Elastic net parameter selection question

enriquecardenas24 commented 11 months ago

Hello all,

I'm interested in the elastic net parameter selection method used by GeneralizedLinearRegressorCV. I know it selects the alpha and l1_ratio parameters that give the lowest model deviance thanks to @jtilly. However, I am curious about the meaning behind the term "deviance" and the reasoning as to choosing the parameters based on this metric as opposed to something like MSE. I also want to ask why MSE is often significantly higher in the built-in parametrization cases.

Below are snippets of some basic code I have.
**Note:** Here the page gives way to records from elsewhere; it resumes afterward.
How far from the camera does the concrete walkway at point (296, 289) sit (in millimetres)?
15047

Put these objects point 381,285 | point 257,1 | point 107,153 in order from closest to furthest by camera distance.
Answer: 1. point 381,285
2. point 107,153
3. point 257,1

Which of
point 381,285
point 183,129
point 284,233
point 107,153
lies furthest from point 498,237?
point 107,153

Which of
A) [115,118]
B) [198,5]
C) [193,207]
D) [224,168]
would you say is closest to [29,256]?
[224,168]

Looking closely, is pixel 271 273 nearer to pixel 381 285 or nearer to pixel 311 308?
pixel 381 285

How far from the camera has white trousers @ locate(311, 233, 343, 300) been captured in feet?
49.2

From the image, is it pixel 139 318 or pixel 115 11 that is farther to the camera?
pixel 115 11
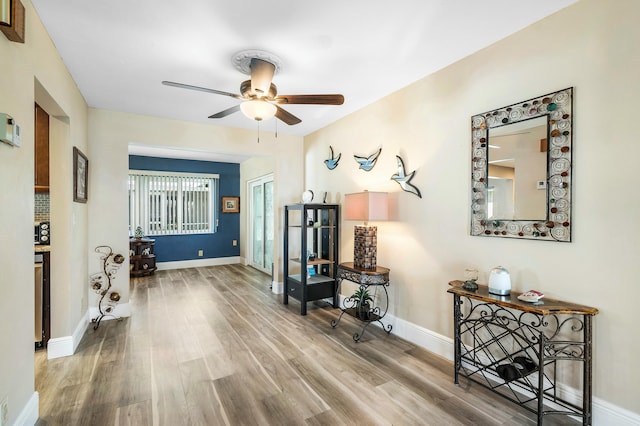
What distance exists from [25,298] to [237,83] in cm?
232

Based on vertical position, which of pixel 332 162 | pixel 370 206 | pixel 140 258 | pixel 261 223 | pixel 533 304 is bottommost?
pixel 140 258

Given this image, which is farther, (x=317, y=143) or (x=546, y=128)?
(x=317, y=143)

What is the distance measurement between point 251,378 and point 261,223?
4429 millimetres

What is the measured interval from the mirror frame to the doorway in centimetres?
436

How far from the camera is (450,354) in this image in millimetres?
2707

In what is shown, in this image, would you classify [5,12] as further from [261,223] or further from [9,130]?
[261,223]

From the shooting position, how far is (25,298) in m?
1.86

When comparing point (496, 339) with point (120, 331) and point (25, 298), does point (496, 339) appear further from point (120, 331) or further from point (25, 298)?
point (120, 331)

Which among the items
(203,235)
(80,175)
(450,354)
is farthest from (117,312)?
(450,354)

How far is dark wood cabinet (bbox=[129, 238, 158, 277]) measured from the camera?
594cm

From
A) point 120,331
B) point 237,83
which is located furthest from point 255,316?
point 237,83

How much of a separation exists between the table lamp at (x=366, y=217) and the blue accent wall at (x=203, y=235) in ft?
15.1

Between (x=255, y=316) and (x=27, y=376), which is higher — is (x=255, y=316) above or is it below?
below

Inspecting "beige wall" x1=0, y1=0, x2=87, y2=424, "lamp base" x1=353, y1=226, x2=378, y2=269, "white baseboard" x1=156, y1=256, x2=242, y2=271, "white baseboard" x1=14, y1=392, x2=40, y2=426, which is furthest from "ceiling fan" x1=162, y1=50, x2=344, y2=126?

First, this bit is to select the best alpha and l1_ratio parameters according to the built-in selection method:

strength = [1e-12, 1e-3, 0.1, 1, 5, 10]
mixing = [0.0, 0.2, 0.4, 0.6, 0.8, 1.0]

reg_model = glum.GeneralizedLinearRegressorCV(alphas = strength,  l1_ratio = mixing, 
                                              P1 = Incl_Reg, P2 = Incl_Reg, # values of 1 always
                                              family = family, link = 'log', # family is Tweedie
                                              )
reg_model.fit(X_Train_Reg_Params, Data_All_Train[data_response], Data_All_Train[data_weight])
strength1 = reg_model.alpha_
mixing1 = reg_model.l1_ratio_

I can then save this model by rerunning using GeneralizedLinearRegressor and single values (strength1, mixing1) for those parameters selected. I have also done this for no strength input (alphas = None) so the class can select a more accurate alpha, which often gives different results.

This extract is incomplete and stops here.